See Create and Deploy on OCI using Resource Manager section in Public Cloud Platforms chapter in Platform Preparation and Installation Guide .

Mid-Call Location Change Support for MS-Teams

The SBC supports mid-call end station changes between internal and external locations, and any associated SBC interface change. With this feature, the SBC provides support for the X-MS-UserLocation, and X-MS-UserSite headers, which supports traffic flow based on tenant administrator configuration.

FAX Detection and Re-Direct

You can configure the SBC to detect fax signaling within a SIP call and redirect those calls directly to a group of one or more fax servers. By default, the SBC sends a reINVITE either to a caller or calling party, based on your setting for the reverse-fax-tone-detection-reinvite parameter, when it detects a fax tone from the media stream. There are some call flows, however, that need redirection to the FAX endpoint without using this reINVITE. You can configure this support by setting the fax-servers parameter with the name of an applicable session-agent-group on the applicable session-agent. When enabled, the Fax Redirect feature takes precedence over the above mentioned legacy fax functionality.

Supporting Different Codec and Telephone-Event Rates in the SDP

RFC 4733 recommends that telephone events within an audio stream that use the same synchronization source (SSRC) should use the same timestamp clock rate as the audio channel.
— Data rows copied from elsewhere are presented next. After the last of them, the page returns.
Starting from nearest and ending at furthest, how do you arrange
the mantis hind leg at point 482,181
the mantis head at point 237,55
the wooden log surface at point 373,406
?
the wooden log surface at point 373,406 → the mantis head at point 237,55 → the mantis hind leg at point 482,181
As an example, if SILK/16000 is being used as the audio stream then the flow should use telephone-event TE/16000. By default, the SBC complies with this behavior. You can configure the SBC, however, to support flows when using different clock rates for audio and telephone events. This allows the SBC to adapt to environments that do not follow the recommendation.

Deprecation of TSM (TSCF) Feature

The TSM feature is removed from this S-Cz9.0.0 release of the SBC.

OCSP Verification of Client X.509 Certificates

When a browser sends an X.509 certificate during authentication, the SBC can verify the X.509 certificate using OCSP. In addition, the ssh-keys command has been expanded to import or delete X.509 certificates and their certificate chains. These certificates can be verified using OCSP during the authentication of SSH clients. Customers can configure both the FQDN of the OCSP server as well as the IP address and port of the DNS server which resolves that FQDN.

New Memory Support for TCM-3

This version of the SBC supports TCM-3 cards with new memory. This software is also backwards compatible with cards that include the old memory. Note that older software does not support this new memory.

See the Acme Packet 3950/4900 Minimum Versions section in the Transcoding chapter of the ACLI Configuration Guide for detailed information about verifying software/hardware compatibility. See the Platform support information in these Release Notes for specific software/hardware compatibility for this version of the SBC software.